Pantomime
Snow White
Beacon Arts Centre, Greenock
Mary Brennan, four stars
Okey-dokey, let’s cut to the chase. There are no 3D frighteners wheeching towards the Beacon audience. No animatronics, no inflatable monsters, no video cameras trained on embarrassed folk in the stalls. Instead, what you get is a first-rate, full-on traditional panto where the talent on-stage delivers genial tomfoolery, frisky ribald comedy, great singing and – wait for it – gooey, messy slapstick. Ya belter! as the Dame would say – indeed it is, and so is she.
Nurse Mattie McBatty (Jimmy Chisholm) is one of those twinkly, mischievous dames who can come over all perjink before delivering a frisky-risque punchline – usually heading in the direction of Mark Cox’s Duke of Argyle, her intended hot squeeze. Chisholm and Cox are already sparking brilliantly off each other, getting plenty of comic juice out of Alan McHugh’s script. As the run progresses, they’ll doubtless get up to more (unscripted) funny business simply because they understand how to riff on the ambiguities of their romance.

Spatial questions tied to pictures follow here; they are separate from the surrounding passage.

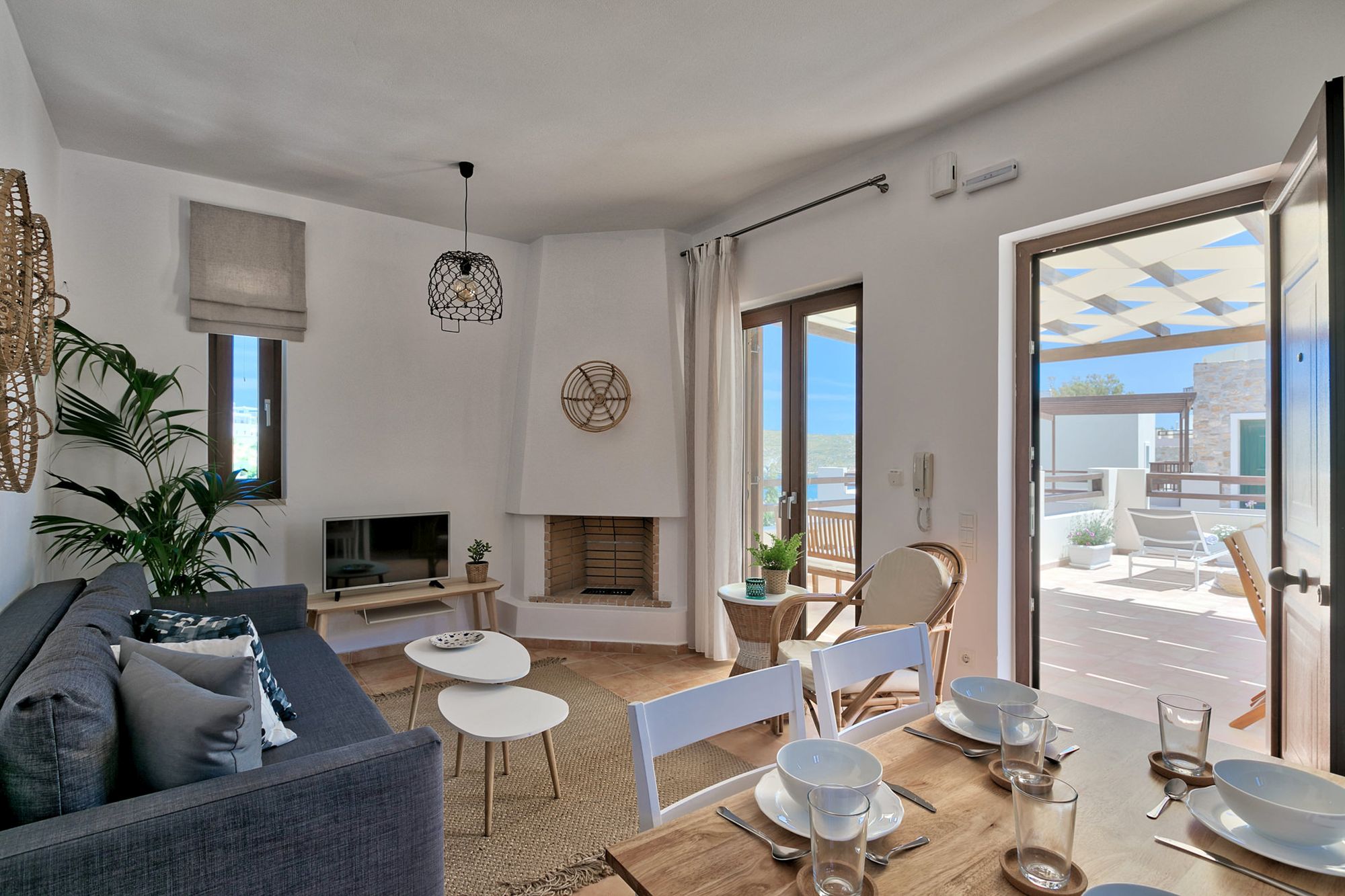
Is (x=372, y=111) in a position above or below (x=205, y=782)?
above

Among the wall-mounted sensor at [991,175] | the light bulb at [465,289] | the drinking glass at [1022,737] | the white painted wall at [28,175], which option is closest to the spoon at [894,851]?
the drinking glass at [1022,737]

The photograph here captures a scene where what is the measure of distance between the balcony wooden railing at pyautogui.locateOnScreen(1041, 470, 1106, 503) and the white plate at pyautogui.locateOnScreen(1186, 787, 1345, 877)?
1989 millimetres

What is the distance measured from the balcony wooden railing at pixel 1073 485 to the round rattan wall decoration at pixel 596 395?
8.62ft

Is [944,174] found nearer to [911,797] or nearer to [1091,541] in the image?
[1091,541]

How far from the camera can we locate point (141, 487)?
3660mm

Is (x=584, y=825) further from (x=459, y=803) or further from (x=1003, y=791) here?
(x=1003, y=791)

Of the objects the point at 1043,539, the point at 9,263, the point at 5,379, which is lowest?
the point at 1043,539

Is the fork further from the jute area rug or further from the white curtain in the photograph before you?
the white curtain

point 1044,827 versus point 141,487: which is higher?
point 141,487

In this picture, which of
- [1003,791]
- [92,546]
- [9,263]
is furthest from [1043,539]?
[92,546]

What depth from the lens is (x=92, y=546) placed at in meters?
3.52

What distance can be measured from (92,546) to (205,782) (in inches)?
117

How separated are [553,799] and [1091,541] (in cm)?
247

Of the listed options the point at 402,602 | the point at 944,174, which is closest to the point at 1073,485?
the point at 944,174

Add in the daft and hapless jester, Muddles (Lee Samuel) and you’re laughing, oh yes you are! Snow White (Stephanie Falls) and Prince Calum (Blair Robertson) are a well-matched pair of love birds: he has a bit of swagger, she’s sweet but not saccharin and they sing well together, too. No wonder Queen Sadista is envious, prone to towering rages that Jane McCarry vents with powerful, snarly menace. Luckily Snow White’s little guardians are on hand. Heigh ho! the Strudel team of local children get to work - in masks and with voiced-over dialogue – as the seven dwarves, fitting their actions deftly to the pre-recorded words. There is one special effect, a projected magic mirror – if you asked, it would say this panto is one of the fairest around.